[Tekst]:

Z kart historii Apostolstwa Chorych (cz. 2)
2015-03-27
Przyjęło się uważać, że historia każdego człowieka rozpoczyna się z chwilą jego przyjścia na świat. Nie do końca zgadzam się z tym twierdzeniem. Wszak już dziewięć miesięcy wcześniej poczyna się on pod sercem matki, a jeszcze wcześniej istnieje w marzeniach swoich rodziców, którzy w pewnym momencie postanawiają współuczestniczyć w stwórczych planach samego Boga. Marzenia te zainspirowane zostały podjętymi jeszcze wcześniej konkretnymi decyzjami i poprzedzającymi je zdarzeniami. W nieco podobny sposób można spojrzeć na historię każdego Boskiego czy ludzkiego dzieła. Także na historię Apostolstwa Chorych w Polsce.
W bliskości chorych
Gdyby przyjąć tylko pierwszy sposób datowania, trzeba by za początek Apostolstwa Chorych w naszym kraju uznać listopad 1929 roku, kiedy to pewien kapłan należącej wówczas do Polski diecezji Lwowskiej – ks. Michał Rękas skierował do kurii prośbę o erygowanie Apostolstwa Chorych na terenie całego naszego kraju, albo datę 12 maja 1930 roku, gdy ówczesny Metropolita Lwowski ks. Arcybiskup Bolesław Twardowski oficjalnie erygował Sekretariat Apostolstwa Chorych w Polsce z siedzibą w najstarszej po Gnieźnie metropolii w przedwojennej Polsce, ustanawiając jego pierwszym sekretarzem ks. dr. Michała Rękasa. W rzeczywistości początków Apostolstwa Chorych należy szukać nieco wcześniej.

[Zestaw zadań]:
1) Streść tekst w dwóch zdaniach.
2) Wskaż w wykazie wszystkie wiersze zawierające słowo „danger” i przepisz je. Wielkość liter ma znaczenie.

[Udostępniony wykaz]:
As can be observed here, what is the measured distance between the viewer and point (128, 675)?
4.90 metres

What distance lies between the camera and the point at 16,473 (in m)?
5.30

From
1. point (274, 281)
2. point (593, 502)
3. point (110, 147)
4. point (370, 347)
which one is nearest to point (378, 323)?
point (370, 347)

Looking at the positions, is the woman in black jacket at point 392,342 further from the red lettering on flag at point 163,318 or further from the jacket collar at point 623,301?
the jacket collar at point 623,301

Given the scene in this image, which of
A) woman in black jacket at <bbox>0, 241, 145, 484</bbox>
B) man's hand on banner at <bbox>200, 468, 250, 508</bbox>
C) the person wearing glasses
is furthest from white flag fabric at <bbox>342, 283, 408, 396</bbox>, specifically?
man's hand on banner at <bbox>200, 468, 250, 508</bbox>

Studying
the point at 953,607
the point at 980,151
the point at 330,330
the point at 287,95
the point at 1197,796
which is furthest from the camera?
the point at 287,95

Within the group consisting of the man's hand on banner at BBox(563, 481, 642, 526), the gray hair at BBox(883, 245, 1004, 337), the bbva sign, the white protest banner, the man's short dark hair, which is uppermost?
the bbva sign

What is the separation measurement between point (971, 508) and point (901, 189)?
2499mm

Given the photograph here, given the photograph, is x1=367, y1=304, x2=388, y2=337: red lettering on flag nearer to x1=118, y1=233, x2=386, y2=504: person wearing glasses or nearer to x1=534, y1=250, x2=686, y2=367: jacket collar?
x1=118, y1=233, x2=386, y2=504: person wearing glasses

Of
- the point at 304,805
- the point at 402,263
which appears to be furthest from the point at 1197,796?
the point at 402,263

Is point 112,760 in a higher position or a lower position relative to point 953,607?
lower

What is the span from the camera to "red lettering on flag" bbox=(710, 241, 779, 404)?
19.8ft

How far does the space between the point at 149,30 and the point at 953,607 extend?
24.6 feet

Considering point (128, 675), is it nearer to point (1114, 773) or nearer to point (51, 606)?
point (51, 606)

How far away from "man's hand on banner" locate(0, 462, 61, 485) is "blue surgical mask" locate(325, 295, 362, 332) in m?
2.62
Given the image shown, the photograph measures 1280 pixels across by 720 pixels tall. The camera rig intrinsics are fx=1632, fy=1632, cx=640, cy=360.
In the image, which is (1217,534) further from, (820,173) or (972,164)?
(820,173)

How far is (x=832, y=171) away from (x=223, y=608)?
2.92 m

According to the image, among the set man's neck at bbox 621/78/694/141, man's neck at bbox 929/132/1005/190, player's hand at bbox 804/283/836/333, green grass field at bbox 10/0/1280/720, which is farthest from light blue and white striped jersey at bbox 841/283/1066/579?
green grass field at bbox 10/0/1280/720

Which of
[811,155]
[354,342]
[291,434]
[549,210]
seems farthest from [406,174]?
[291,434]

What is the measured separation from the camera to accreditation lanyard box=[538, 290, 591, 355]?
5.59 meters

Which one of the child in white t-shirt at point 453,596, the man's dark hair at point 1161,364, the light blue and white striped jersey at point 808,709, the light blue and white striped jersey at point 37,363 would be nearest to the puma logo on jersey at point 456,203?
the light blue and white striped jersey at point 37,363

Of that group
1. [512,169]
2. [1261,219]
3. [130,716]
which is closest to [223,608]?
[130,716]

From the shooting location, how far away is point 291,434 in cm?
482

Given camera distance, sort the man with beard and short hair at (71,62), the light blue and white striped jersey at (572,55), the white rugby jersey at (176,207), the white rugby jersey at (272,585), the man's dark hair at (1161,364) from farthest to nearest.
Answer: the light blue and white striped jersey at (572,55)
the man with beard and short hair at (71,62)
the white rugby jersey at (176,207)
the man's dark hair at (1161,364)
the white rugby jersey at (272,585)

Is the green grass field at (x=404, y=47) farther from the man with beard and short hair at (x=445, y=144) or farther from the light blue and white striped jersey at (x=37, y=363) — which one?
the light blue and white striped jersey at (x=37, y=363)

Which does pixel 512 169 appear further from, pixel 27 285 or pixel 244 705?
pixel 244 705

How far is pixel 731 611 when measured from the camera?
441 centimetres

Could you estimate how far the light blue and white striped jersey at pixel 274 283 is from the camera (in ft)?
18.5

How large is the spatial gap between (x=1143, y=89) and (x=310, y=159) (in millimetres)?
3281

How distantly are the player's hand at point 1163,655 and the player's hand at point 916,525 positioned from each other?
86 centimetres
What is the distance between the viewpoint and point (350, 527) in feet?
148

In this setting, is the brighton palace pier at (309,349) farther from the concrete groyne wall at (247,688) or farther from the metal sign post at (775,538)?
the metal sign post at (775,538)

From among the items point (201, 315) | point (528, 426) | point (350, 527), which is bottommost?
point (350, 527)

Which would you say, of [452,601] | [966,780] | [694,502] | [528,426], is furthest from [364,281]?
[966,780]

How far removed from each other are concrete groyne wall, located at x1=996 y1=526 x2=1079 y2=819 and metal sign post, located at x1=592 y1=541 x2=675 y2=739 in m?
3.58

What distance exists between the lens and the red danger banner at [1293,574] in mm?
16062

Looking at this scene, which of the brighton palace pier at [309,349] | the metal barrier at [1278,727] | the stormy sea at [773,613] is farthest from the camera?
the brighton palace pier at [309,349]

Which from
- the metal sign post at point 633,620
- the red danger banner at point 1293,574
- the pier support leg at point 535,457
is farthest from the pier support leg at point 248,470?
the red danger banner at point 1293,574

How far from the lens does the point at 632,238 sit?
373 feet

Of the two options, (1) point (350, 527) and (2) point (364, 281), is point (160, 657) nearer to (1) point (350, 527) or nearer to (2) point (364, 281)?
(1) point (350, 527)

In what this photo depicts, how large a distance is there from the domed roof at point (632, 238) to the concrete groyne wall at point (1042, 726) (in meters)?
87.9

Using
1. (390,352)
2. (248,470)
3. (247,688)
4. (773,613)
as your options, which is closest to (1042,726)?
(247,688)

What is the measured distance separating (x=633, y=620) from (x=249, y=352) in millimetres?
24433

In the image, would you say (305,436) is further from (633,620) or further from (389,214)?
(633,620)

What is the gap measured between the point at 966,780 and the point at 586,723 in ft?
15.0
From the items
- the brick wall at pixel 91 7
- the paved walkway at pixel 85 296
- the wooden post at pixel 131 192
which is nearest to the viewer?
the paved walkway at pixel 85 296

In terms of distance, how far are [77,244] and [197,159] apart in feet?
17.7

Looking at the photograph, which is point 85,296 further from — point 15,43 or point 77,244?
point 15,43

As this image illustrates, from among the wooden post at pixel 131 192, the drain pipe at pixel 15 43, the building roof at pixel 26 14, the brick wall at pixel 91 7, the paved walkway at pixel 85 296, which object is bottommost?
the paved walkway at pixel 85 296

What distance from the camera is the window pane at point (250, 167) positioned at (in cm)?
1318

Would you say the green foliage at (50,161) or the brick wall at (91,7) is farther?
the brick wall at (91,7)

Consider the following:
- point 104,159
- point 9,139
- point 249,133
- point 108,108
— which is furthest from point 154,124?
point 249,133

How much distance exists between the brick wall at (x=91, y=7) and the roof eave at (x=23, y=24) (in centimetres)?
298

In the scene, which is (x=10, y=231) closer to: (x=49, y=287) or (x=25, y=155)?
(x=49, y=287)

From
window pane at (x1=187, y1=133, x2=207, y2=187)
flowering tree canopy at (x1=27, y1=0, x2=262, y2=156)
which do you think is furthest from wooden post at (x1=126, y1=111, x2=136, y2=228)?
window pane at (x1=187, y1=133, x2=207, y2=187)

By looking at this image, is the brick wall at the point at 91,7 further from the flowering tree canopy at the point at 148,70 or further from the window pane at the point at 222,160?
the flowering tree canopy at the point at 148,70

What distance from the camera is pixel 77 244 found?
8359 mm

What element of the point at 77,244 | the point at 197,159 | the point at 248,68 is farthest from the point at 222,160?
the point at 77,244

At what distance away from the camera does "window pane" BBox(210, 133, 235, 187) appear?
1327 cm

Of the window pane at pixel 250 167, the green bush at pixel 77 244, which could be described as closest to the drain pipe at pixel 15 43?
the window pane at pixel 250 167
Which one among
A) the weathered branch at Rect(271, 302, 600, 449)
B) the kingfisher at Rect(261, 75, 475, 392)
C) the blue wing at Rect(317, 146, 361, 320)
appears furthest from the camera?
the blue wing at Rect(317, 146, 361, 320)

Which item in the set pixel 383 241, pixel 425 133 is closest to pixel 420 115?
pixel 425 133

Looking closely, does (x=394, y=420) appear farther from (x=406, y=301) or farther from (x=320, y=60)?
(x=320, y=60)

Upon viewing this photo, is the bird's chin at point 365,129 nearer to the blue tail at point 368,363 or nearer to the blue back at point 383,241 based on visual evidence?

[Lista odpowiedzi]:
1) Według tekstu historia człowieka zaczyna się już przed jego narodzinami, a w podobny sposób można spojrzeć na dzieje Apostolstwa Chorych w Polsce. Formalnie za jego początek można uznać prośbę ks. Michała Rękasa z listopada 1929 roku lub erygowanie Sekretariatu przez abp. Bolesława Twardowskiego 12 maja 1930 roku, lecz w rzeczywistości początków należy szukać nieco wcześniej.

2)
What distance exists between the lens and the red danger banner at [1293,574] in mm?
- the red danger banner at point 1293,574
the red danger banner at point 1293,574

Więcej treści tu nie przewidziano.